[Start of Data provided]

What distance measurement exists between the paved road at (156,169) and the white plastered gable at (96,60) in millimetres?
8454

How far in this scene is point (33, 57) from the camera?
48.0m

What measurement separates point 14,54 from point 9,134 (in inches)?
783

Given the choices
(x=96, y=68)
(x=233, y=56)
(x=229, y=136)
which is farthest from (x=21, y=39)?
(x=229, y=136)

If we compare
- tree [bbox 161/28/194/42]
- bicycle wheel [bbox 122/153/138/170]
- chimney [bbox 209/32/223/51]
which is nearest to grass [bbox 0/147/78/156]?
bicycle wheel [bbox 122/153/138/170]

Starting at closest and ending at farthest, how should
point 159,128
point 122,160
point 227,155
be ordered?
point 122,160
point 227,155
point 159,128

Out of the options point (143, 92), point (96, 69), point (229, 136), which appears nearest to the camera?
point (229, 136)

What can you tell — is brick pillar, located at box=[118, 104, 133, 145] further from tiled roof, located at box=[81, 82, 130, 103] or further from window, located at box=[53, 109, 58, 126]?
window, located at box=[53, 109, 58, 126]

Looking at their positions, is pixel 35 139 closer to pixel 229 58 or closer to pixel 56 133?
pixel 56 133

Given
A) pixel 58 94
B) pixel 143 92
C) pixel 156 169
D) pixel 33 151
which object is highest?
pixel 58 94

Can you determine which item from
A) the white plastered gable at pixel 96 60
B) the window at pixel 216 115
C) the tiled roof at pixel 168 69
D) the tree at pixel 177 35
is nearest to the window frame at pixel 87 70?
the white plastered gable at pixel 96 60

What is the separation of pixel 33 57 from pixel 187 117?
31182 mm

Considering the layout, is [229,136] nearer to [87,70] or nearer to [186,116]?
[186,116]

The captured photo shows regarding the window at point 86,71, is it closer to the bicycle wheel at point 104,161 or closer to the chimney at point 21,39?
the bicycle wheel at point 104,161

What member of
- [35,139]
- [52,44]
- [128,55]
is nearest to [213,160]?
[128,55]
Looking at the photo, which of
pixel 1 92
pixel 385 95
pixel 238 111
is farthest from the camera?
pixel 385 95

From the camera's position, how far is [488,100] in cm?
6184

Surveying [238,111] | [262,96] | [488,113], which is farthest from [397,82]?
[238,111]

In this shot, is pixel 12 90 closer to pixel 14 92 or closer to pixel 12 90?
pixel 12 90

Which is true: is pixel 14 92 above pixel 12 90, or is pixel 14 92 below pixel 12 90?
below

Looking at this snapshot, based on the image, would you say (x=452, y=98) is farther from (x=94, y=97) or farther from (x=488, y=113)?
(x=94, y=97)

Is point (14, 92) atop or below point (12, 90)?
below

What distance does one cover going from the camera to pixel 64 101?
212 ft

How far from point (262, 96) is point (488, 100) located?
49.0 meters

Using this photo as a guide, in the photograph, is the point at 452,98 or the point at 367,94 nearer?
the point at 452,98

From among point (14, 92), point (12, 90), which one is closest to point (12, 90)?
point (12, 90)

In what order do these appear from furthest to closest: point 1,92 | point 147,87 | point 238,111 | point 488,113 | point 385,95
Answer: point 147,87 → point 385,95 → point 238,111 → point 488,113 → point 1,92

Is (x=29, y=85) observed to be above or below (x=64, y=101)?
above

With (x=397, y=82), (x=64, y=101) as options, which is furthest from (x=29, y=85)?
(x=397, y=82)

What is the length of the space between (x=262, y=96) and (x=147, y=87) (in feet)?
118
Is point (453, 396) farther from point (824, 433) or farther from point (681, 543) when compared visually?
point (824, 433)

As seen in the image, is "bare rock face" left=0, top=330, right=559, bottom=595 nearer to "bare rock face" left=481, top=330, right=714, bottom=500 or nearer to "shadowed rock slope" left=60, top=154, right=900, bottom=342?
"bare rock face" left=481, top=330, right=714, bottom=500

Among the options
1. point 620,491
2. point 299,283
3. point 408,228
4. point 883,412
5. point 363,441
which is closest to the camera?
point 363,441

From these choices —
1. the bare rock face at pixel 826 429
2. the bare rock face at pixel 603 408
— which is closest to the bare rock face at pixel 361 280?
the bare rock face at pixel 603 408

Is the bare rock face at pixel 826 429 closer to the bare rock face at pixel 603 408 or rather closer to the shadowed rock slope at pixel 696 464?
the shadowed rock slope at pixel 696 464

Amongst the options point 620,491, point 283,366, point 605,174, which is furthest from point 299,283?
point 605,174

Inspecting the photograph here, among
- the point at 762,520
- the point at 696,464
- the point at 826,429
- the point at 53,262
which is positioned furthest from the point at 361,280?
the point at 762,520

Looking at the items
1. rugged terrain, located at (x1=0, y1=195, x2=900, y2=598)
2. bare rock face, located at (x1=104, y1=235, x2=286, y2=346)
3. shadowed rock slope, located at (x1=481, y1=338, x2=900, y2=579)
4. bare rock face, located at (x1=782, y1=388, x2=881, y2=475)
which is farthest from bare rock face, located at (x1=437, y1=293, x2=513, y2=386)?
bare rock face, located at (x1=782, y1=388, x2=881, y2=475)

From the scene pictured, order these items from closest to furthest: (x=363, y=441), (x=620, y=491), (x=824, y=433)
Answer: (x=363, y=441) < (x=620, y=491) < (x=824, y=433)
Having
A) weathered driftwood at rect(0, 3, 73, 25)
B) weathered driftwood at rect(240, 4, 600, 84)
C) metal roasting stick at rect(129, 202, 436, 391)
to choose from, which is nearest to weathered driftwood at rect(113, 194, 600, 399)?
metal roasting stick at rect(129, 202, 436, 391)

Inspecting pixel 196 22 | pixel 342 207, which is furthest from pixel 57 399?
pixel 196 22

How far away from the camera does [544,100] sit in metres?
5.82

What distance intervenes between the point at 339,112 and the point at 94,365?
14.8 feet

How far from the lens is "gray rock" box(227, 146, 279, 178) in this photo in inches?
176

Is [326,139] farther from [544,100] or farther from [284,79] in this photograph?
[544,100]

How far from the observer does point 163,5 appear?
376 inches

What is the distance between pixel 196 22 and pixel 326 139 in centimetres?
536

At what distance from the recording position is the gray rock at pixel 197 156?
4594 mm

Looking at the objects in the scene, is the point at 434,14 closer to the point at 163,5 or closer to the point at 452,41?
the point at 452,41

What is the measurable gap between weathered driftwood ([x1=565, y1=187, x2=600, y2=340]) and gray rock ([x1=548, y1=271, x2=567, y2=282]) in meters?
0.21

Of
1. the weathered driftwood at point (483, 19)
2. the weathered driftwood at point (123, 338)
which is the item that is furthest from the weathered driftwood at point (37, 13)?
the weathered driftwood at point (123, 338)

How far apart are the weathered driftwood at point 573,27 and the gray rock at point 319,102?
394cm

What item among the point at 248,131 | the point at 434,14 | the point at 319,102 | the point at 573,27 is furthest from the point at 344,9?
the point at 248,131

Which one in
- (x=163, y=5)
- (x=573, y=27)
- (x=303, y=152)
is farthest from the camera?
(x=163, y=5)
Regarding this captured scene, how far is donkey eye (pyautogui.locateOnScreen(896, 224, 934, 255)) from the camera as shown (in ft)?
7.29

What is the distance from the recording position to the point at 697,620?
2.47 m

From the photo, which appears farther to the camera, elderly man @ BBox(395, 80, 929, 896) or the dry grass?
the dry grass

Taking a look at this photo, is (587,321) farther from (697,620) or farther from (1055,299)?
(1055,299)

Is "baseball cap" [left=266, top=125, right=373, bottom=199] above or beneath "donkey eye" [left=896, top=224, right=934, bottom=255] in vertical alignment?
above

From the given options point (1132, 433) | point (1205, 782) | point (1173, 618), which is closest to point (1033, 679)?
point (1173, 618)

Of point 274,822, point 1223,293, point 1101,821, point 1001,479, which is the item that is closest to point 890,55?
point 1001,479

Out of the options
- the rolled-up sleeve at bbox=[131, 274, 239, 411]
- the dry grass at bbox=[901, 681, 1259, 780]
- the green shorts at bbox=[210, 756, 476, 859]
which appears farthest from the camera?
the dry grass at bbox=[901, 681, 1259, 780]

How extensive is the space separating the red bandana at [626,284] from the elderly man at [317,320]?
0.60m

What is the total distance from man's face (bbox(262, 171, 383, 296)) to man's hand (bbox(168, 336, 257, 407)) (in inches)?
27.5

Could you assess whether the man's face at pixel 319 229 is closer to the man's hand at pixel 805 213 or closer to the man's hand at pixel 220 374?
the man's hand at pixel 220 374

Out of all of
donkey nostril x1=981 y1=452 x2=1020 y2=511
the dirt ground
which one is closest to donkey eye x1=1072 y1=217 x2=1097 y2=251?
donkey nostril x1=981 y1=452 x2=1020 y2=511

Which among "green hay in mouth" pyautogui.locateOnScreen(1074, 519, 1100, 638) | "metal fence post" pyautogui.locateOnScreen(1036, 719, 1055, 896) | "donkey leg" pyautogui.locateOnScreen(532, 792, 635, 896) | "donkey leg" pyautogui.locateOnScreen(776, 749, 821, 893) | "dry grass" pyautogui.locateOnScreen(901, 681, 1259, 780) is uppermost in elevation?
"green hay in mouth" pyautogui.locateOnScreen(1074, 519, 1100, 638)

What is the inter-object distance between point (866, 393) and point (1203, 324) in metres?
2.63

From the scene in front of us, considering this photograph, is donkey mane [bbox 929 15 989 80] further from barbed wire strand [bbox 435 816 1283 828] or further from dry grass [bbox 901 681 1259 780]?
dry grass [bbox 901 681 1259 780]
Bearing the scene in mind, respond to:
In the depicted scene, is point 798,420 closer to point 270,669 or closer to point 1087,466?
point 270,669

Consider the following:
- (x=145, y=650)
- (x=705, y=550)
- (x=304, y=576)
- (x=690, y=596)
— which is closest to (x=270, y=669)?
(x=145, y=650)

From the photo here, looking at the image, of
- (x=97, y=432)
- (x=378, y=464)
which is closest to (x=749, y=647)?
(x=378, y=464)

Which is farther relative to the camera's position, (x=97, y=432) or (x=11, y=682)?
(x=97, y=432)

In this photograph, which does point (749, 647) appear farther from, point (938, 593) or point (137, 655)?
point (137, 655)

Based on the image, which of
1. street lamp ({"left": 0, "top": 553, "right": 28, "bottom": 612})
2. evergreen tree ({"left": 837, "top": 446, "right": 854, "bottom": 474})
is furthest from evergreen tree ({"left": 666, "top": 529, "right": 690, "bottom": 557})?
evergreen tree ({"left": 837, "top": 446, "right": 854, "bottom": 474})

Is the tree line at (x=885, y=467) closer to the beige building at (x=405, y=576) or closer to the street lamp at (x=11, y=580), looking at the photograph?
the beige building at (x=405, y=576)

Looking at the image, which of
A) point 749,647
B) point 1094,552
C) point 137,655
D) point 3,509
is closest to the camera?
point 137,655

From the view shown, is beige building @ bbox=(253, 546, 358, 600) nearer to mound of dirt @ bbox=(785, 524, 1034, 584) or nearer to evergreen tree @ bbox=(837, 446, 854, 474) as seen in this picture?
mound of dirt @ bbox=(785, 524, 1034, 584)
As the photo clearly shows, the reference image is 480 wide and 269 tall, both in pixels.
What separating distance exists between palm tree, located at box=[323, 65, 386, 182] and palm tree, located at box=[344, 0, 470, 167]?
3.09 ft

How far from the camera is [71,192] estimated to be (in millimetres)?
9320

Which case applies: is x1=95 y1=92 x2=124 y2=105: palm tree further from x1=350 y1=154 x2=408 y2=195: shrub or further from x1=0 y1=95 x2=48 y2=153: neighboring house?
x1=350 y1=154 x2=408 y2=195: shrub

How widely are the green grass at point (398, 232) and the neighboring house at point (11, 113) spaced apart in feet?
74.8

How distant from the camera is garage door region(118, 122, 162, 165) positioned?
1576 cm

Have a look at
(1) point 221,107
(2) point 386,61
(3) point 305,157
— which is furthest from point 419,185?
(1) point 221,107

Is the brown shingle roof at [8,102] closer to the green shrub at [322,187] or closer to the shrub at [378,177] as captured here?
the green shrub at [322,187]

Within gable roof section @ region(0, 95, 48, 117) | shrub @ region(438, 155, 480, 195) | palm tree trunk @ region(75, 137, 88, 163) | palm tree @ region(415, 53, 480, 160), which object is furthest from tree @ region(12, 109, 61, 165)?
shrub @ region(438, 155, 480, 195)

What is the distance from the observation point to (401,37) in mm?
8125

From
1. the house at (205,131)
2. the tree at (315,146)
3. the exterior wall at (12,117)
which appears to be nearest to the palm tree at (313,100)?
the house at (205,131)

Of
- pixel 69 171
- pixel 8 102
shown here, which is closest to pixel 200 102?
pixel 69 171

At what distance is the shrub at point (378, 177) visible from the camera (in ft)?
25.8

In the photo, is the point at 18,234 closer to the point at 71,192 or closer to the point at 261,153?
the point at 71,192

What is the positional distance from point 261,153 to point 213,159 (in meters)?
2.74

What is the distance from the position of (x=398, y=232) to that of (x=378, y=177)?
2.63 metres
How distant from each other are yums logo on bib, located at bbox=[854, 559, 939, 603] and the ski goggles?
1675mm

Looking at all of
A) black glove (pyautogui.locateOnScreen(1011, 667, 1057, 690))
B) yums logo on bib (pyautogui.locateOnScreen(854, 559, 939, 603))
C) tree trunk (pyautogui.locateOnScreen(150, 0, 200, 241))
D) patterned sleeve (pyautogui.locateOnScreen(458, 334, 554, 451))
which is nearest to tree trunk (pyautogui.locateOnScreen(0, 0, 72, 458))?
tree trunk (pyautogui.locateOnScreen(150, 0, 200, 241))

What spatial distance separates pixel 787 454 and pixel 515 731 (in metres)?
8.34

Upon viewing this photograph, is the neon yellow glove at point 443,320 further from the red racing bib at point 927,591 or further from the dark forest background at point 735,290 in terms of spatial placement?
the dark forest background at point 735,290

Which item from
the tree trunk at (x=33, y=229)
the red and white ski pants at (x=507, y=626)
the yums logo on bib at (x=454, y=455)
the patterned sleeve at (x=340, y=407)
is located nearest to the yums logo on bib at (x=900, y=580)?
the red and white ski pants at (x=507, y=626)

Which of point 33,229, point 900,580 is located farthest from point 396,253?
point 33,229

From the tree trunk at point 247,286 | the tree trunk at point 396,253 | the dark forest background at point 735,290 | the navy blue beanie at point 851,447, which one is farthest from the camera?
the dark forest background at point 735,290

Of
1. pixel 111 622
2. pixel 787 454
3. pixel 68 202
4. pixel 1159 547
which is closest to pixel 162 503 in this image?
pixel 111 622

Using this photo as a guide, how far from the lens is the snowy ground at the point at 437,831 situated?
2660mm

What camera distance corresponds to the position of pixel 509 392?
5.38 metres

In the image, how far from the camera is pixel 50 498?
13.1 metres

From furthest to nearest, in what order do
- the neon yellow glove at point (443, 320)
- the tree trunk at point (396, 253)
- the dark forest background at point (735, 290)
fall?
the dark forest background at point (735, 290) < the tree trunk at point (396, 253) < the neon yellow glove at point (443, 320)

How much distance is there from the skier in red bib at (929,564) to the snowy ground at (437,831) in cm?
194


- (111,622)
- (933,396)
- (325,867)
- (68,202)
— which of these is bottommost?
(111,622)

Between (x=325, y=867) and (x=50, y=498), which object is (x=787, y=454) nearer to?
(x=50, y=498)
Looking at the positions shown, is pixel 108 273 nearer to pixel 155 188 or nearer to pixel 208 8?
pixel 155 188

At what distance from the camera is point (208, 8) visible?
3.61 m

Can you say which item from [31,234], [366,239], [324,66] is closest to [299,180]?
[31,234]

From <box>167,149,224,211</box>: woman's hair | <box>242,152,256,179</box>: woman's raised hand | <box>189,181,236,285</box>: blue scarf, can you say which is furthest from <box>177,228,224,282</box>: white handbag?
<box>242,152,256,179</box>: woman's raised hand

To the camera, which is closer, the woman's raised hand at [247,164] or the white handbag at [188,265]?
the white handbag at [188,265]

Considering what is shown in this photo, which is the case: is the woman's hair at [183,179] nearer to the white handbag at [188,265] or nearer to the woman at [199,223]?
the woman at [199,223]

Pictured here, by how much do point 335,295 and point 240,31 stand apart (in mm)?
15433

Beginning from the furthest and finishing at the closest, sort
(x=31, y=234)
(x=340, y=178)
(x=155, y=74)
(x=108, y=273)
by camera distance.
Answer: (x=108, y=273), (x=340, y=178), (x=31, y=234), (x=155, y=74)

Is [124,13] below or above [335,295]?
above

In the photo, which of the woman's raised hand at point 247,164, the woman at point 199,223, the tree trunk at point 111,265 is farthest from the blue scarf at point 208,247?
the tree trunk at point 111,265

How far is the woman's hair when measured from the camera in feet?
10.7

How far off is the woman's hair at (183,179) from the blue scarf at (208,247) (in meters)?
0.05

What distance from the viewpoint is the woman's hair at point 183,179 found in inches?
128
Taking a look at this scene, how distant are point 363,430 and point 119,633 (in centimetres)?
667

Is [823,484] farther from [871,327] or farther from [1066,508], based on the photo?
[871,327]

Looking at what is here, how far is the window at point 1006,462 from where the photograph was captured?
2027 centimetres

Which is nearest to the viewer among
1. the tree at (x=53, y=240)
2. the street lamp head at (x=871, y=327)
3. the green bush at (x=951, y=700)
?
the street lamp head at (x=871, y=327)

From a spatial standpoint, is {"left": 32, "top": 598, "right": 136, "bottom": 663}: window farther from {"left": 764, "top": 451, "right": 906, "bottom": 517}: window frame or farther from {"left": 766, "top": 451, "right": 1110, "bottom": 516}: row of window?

[End of Data provided]

▶ _Requirement_: Repeat exactly, and only, the lines of the records above, starting with the line that contains "Beginning from the" and ending with the final line, both included.

▶ _Answer for this exercise_:
Beginning from the furthest and finishing at the closest, sort
(x=31, y=234)
(x=340, y=178)
(x=155, y=74)
(x=108, y=273)
by camera distance.
Answer: (x=108, y=273), (x=340, y=178), (x=31, y=234), (x=155, y=74)

Is [124,13] below or above [335,295]?
above

In the photo, which of the woman's raised hand at point 247,164, the woman at point 199,223, the tree trunk at point 111,265 is farthest from the blue scarf at point 208,247?
the tree trunk at point 111,265

How far is the woman's hair when measured from the camera in feet?
10.7

How far off is the woman's hair at (183,179) from the blue scarf at (208,247) (in meters)?
0.05

What distance from the viewpoint is the woman's hair at point 183,179 found in inches?
128
Taking a look at this scene, how distant are point 363,430 and point 119,633 (in centimetres)?
667

Is [823,484] farther from [871,327] or farther from [1066,508], based on the photo?
[871,327]

Looking at what is here, how far is the window at point 1006,462 from where the photograph was captured?
2027 centimetres

Which is nearest to the viewer among
1. the tree at (x=53, y=240)
2. the street lamp head at (x=871, y=327)
3. the green bush at (x=951, y=700)
?
the street lamp head at (x=871, y=327)

From a spatial standpoint, is {"left": 32, "top": 598, "right": 136, "bottom": 663}: window farther from {"left": 764, "top": 451, "right": 906, "bottom": 517}: window frame or farther from {"left": 766, "top": 451, "right": 1110, "bottom": 516}: row of window?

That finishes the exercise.